• _Task_
There should be no pictures in your answer, only an exact copy of the lines from the one with "Close-up organiczny pokrojony banan" through the end of the material.

• _Material provided_
*****
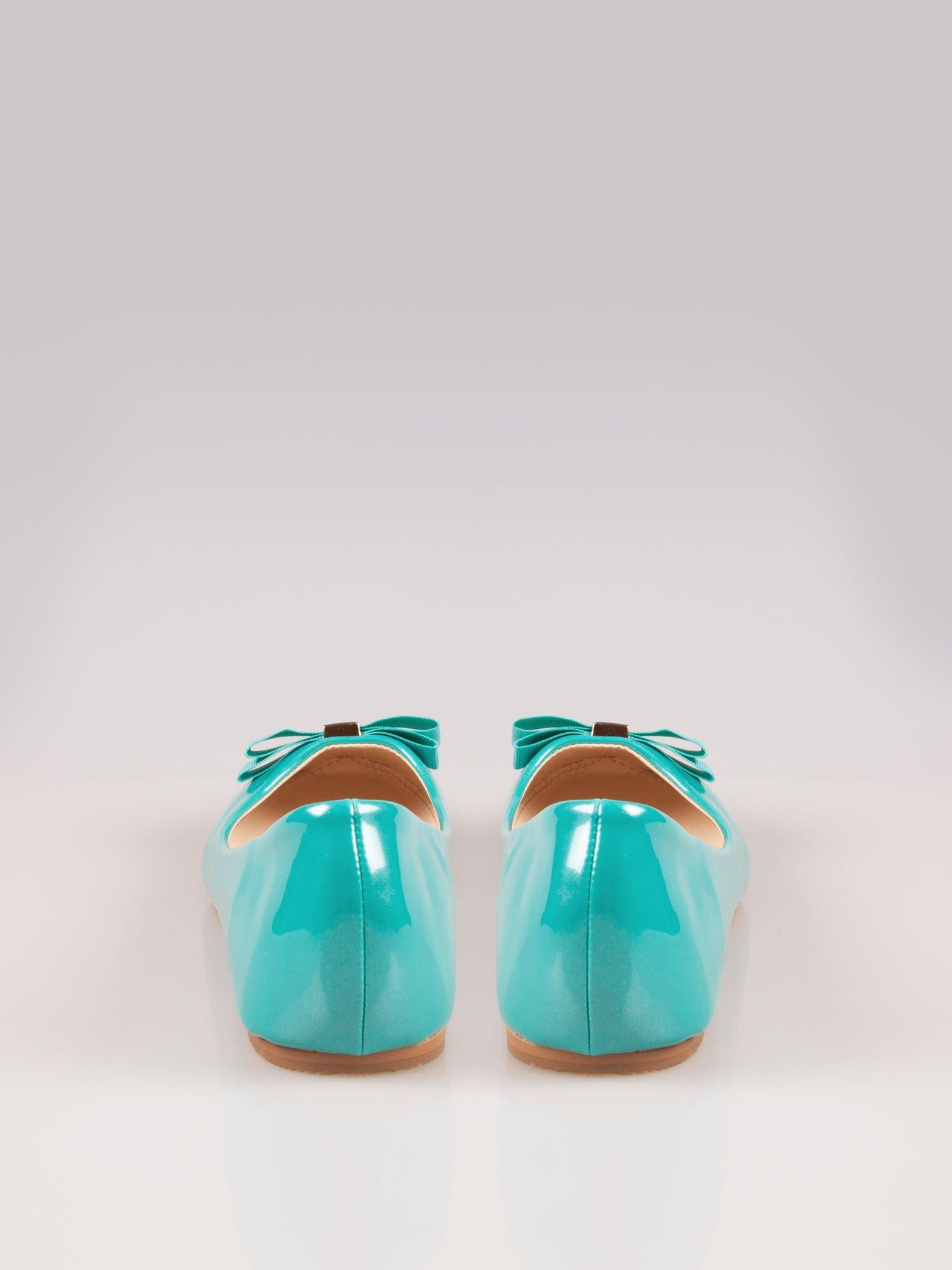 Niebieskozielone błyszczące balerinki faux leather Melanie z kokardką                                  zdj.                                  1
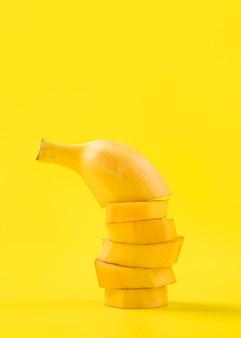 Close-up organiczny pokrojony banan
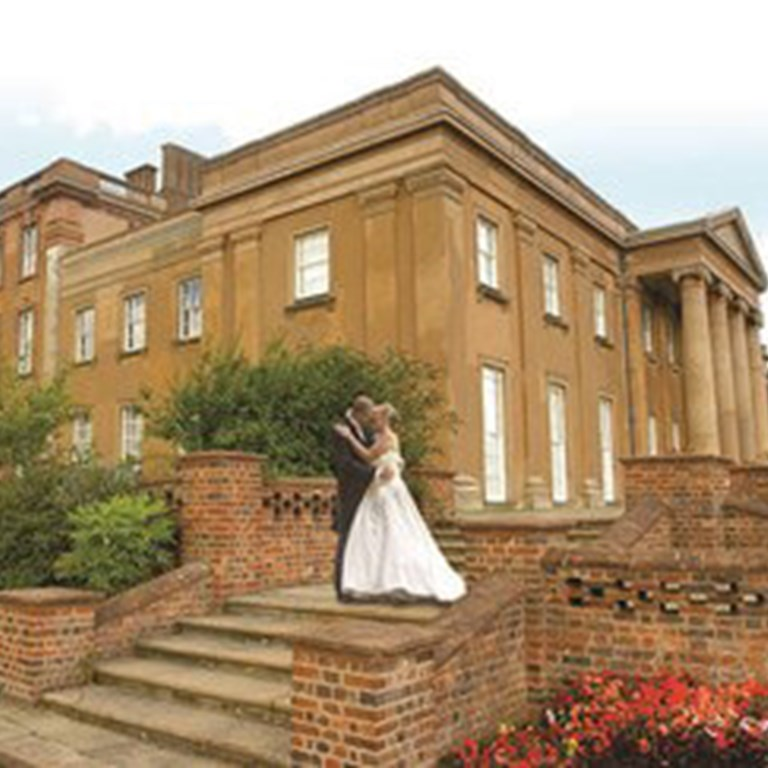 himley hall couple on the steps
*****
• _Finished exercise_
 Close-up organiczny pokrojony banan
 himley hall couple on the steps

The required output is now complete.